Voters are weary from a cost-of-living crisis, a wave of public sector strikes and political turmoil that saw the Conservative Party dispatch two prime ministers within weeks in 2022 — Boris Johnson and Truss — before installing Sunak to try to steady the ship.

Starmer imposed discipline on a party with a well-earned reputation for internal division, ditched some of Corbyn’s socialist policies and apologized for antisemitism that an internal investigation concluded had been allowed to spread under Corbyn.

Starmer promised "a culture change in the Labour Party." His mantra is now "country before party."

Starmer has promised voters that a Labour government can ease Britain’s chronic housing crisis and repair its fraying public services, especially the creaking health service — but without imposing tax increases or deepening the public debt.

"While I don’t think anyone is particularly excited about Keir Starmer, I think he has done a good job of situating himself as the kind of competent grown up in the room who is going to be able to bring government back to where it belongs," said Lise Butler, senior lecturer in modern history at City University of London.

Starmer will face pressure to deliver quickly.

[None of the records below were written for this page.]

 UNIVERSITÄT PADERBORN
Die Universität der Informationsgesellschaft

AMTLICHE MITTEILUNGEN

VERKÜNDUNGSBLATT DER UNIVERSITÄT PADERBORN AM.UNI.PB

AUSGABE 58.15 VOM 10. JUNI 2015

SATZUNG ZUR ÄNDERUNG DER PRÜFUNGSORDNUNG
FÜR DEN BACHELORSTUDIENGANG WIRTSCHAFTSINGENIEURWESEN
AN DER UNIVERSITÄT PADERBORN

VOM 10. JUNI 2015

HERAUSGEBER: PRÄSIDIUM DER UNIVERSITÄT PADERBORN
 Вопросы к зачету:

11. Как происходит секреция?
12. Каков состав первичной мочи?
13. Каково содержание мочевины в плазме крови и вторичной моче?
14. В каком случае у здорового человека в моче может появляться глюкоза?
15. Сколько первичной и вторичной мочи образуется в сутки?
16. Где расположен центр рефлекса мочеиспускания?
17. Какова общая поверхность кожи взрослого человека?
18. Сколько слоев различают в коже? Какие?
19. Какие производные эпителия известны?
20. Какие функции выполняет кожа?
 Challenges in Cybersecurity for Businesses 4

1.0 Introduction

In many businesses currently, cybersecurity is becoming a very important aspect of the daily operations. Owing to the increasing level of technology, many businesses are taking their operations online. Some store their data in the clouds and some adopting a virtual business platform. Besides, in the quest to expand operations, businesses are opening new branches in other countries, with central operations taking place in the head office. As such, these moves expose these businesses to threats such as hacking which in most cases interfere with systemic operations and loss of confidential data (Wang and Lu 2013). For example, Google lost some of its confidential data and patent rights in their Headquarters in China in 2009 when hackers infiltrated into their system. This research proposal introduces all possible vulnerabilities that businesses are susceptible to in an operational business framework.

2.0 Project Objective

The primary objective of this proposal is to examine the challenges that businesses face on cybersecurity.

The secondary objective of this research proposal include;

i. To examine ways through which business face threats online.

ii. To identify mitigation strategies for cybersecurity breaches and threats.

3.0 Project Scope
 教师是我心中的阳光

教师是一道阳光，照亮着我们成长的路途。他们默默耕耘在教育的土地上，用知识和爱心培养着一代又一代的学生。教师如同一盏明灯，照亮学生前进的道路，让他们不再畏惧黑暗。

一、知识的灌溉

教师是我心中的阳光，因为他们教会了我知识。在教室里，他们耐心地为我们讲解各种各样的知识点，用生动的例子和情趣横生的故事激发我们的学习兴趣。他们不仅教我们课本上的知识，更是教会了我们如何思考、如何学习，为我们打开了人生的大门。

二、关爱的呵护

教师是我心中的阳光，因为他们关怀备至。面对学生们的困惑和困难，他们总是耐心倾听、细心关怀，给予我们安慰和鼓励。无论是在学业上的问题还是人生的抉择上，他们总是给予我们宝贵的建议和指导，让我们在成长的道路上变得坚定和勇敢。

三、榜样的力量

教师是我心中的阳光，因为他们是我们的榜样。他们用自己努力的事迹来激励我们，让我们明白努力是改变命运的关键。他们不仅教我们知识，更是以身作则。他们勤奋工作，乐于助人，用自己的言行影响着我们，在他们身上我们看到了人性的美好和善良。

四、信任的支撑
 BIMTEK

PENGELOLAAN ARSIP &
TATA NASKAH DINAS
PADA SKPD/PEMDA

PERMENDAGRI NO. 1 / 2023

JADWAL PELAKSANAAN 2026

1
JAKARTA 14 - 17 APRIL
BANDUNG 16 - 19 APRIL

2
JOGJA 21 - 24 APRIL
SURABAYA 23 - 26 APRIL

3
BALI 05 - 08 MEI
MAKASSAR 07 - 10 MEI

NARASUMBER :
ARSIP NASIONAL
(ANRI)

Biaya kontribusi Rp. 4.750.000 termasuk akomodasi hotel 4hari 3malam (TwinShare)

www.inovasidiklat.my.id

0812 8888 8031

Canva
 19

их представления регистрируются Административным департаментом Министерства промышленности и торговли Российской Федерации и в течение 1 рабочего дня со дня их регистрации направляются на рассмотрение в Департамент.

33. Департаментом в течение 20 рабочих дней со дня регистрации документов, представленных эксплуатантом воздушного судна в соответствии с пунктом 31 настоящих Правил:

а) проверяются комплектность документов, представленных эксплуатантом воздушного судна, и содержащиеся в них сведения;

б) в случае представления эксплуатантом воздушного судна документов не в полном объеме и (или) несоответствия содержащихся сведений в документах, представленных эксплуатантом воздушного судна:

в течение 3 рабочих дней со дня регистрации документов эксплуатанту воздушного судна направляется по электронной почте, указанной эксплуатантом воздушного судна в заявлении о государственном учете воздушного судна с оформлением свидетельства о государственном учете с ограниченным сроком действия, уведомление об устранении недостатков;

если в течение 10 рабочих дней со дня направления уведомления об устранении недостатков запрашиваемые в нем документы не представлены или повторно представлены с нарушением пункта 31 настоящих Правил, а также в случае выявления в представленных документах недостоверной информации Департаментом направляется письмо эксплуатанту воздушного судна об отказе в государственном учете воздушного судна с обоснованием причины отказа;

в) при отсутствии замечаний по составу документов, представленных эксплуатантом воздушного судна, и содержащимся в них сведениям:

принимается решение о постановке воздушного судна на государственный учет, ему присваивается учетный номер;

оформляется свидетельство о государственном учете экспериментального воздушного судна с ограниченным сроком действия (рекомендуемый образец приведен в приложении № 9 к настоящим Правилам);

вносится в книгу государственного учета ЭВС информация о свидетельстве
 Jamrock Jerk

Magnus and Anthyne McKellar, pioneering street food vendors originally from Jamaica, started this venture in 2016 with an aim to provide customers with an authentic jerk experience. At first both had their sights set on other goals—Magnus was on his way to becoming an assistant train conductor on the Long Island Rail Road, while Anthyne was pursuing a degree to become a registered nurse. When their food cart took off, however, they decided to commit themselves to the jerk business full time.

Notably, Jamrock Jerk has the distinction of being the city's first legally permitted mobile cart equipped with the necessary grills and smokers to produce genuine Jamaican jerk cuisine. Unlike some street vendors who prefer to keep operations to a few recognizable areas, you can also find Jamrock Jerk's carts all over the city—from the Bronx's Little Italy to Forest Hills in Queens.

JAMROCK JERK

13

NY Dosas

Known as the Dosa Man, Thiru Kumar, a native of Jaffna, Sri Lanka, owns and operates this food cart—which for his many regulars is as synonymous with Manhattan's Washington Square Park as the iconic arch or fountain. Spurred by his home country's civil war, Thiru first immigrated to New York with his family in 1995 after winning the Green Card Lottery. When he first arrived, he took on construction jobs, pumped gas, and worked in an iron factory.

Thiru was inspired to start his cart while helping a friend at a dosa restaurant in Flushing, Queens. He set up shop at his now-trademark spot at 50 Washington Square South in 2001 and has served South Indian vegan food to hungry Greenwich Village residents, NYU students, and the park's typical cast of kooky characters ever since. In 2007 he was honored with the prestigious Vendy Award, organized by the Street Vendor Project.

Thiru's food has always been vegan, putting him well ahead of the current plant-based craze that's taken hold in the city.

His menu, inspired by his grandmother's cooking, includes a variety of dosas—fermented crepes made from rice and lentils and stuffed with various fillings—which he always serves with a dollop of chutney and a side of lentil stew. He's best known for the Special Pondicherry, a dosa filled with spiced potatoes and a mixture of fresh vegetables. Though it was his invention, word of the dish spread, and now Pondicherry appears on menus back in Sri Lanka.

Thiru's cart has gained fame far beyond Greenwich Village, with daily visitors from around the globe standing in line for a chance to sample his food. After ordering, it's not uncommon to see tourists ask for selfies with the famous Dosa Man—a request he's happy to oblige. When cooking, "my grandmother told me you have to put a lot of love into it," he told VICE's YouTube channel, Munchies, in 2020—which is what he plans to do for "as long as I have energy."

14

He has already dismayed some supporters by watering down a pledge to spend billions investing in green technology, saying a Labour government would not borrow more to fund public spending.

Starmer was a strong opponent of Britain’s decision to leave the European Union, but now says a Labour government won’t seek to reverse Brexit, another disappointment to many in the party.

"A lot of people on the left will accuse him of letting them down, betraying socialist principles. And a lot of people on the right accuse him of flip-flopping," said Tim Bale, professor of politics at Queen Mary University of London.

"But, hey, if that’s what it takes to win, then I think that tells you something about Starmer’s character. He will do whatever it takes — and has done whatever it takes — to get into government."